**Short problem A:**
Reproduce the rows verbatim over the stretch from the line containing "Find esophagus." through the final row, including both ends.

+++

Uploaded image for project: 'MariaDB Server'
  1. MariaDB Server
  2. MDEV-7097

Sub-Queries and Outer Joins may return NULL instead of (existing) value over ODBC

    Details

    • Type: Bug
    • Status: Closed
    • Priority: Major
    • Resolution: Fixed
    • Affects Version/s: 10.0.12, 10.0.14, 10.1.1
    • Fix Version/s: 10.0.15
    • Labels:
    • Environment:
      Windows 2008 R2 Server (amd64), MariaDB 10.0.12 (Windows, amd64), Oracle ODBC 11.02.00.03 (with Oracle 09.02.0060 on another server) as well as MySQL ODBC 5.03.04.00 ANSI driver (with MySQL Server 5.5.40-0ubuntu on another server)

      Description

      On certain conditions, a sub-select or outer join may return NULL instead of the actually existing value.

      You can test that simply with a MySQL table, e.g. `demo.subselectdemo`:

      id INT value VARCHAR(255)
      1 First
      2 Second
      3 Third

      Ideally on another computer, create a DSN with the MySQL ODBC driver (the MariaDB ODBC driver didn't work for me at all) to that database instance. Then create a database on that computer with a CONNECT-Table, e.g.:

      CREATE TABLE `proxy` ENGINE=CONNECT TABLE_TYPE=ODBC BLOCK_SIZE=10 TABNAME='demo.subselectdemo' CONNECTION='DSN=<your DSN>;UID=<username>;PWD=<password>';
      

      Now try the following query:

      SELECT a.id, (SELECT b.value FROM proxy AS b WHERE a.id = b.id) FROM proxy AS a;
      

      It returns:

      a.id (SELECT b.value FROM proxy AS b WHERE a.id = b.id)
      1 First
      2 (NULL)
      3 (NULL)

      It should return something like the following, which you can verify on the origin DB with the "real" table:

      SELECT a.id, (SELECT b.value FROM demo.subselectdemo AS b WHERE a.id = b.id) FROM demo.subselectdemo AS a;
      
      a.id (SELECT b.value FROM demo.subselectdemo AS b WHERE a.id = b.id)
      1 First
      2 Second
      3 Third

      This might have to do with CONNECT's limitation to "forward cursors".

      But similar happens to me with at least Oracle ODBC with a "LEFT OUTER JOIN" on two different, large (>5000 entries) tables, where the "key" used to correlate the entries is pretty random. After a few thousand entries, the OUTER JOIN is always NULL, although there is a corresponding entry in the other table - often it was actually found already for an earlier entry, e.g.:

      SELECT a.id, a.ref, b.ref FROM a LEFT OUTER JOIN b ON a.ref=b.ref;
      
      a.index a.ref b.ref
      1 45 45
      2 5 5
      3 526 526
      ...

+++

**Short problem B:**
Rewrite the stretch of the bug report from "Sub-Queries and Outer" through "5.5.40-0ubuntu on another server)", replacing "amd64" with "x86_64" everywhere it occurs.

+++

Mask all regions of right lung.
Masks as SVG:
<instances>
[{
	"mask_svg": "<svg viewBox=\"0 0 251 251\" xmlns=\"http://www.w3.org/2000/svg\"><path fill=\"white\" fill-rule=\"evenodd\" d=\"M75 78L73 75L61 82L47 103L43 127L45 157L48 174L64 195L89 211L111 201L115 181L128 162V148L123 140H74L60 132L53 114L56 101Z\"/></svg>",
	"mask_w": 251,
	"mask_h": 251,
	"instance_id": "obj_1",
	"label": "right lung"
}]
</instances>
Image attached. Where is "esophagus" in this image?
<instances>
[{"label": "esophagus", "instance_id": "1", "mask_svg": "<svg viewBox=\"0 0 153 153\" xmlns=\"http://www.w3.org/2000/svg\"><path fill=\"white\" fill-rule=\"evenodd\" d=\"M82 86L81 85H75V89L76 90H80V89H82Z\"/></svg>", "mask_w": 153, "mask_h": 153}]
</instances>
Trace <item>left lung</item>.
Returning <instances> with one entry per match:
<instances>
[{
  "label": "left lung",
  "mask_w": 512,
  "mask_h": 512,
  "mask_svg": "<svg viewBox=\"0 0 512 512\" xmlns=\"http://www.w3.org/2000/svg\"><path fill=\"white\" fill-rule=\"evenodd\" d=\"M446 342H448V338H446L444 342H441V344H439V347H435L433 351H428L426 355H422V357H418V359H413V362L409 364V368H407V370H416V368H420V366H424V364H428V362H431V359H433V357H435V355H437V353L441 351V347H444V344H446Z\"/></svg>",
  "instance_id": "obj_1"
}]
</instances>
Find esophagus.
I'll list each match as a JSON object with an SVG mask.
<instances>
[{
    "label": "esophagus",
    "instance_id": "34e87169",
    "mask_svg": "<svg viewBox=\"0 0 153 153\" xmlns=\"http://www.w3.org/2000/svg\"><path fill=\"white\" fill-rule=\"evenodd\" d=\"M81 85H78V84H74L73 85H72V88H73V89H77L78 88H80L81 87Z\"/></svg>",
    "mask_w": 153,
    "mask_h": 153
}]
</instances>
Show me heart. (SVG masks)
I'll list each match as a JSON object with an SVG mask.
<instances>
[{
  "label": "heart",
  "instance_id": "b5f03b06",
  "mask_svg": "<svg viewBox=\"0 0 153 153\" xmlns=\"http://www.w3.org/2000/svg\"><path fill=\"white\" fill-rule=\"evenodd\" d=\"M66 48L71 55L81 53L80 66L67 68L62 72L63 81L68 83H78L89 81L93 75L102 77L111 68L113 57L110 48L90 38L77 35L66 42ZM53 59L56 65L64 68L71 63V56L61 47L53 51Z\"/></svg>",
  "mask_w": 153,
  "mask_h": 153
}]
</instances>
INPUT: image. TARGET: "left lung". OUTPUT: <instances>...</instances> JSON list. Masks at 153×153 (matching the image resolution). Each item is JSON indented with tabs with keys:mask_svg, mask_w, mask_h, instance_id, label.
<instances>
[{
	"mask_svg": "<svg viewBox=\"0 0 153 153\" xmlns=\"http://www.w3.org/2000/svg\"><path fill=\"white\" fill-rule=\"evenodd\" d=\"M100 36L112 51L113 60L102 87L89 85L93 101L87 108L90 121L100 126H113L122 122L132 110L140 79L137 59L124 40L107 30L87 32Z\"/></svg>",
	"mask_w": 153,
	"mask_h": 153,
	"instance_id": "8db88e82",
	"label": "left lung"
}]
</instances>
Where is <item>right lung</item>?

+++

**Final result A:**
Find esophagus.
I'll list each match as a JSON object with an SVG mask.
<instances>
[{
    "label": "esophagus",
    "instance_id": "34e87169",
    "mask_svg": "<svg viewBox=\"0 0 153 153\" xmlns=\"http://www.w3.org/2000/svg\"><path fill=\"white\" fill-rule=\"evenodd\" d=\"M81 85H78V84H74L73 85H72V88H73V89H77L78 88H80L81 87Z\"/></svg>",
    "mask_w": 153,
    "mask_h": 153
}]
</instances>
Show me heart. (SVG masks)
I'll list each match as a JSON object with an SVG mask.
<instances>
[{
  "label": "heart",
  "instance_id": "b5f03b06",
  "mask_svg": "<svg viewBox=\"0 0 153 153\" xmlns=\"http://www.w3.org/2000/svg\"><path fill=\"white\" fill-rule=\"evenodd\" d=\"M66 48L71 55L81 53L80 66L67 68L62 72L63 81L68 83H78L89 81L93 75L102 77L111 68L113 57L110 48L90 38L77 35L66 42ZM53 59L56 65L64 68L71 63V56L61 47L53 51Z\"/></svg>",
  "mask_w": 153,
  "mask_h": 153
}]
</instances>
INPUT: image. TARGET: "left lung". OUTPUT: <instances>...</instances> JSON list. Masks at 153×153 (matching the image resolution). Each item is JSON indented with tabs with keys:mask_svg, mask_w, mask_h, instance_id, label.
<instances>
[{
	"mask_svg": "<svg viewBox=\"0 0 153 153\" xmlns=\"http://www.w3.org/2000/svg\"><path fill=\"white\" fill-rule=\"evenodd\" d=\"M100 36L112 51L113 60L102 87L89 85L93 101L87 108L90 121L100 126H113L122 122L132 110L140 79L137 59L124 40L107 30L87 32Z\"/></svg>",
	"mask_w": 153,
	"mask_h": 153,
	"instance_id": "8db88e82",
	"label": "left lung"
}]
</instances>
Where is <item>right lung</item>?

**Final result B:**
Sub-Queries and Outer Joins may return NULL instead of (existing) value over ODBC

    Details

    • Type: Bug
    • Status: Closed
    • Priority: Major
    • Resolution: Fixed
    • Affects Version/s: 10.0.12, 10.0.14, 10.1.1
    • Fix Version/s: 10.0.15
    • Labels:
    • Environment:
      Windows 2008 R2 Server (x86_64), MariaDB 10.0.12 (Windows, x86_64), Oracle ODBC 11.02.00.03 (with Oracle 09.02.0060 on another server) as well as MySQL ODBC 5.03.04.00 ANSI driver (with MySQL Server 5.5.40-0ubuntu on another server)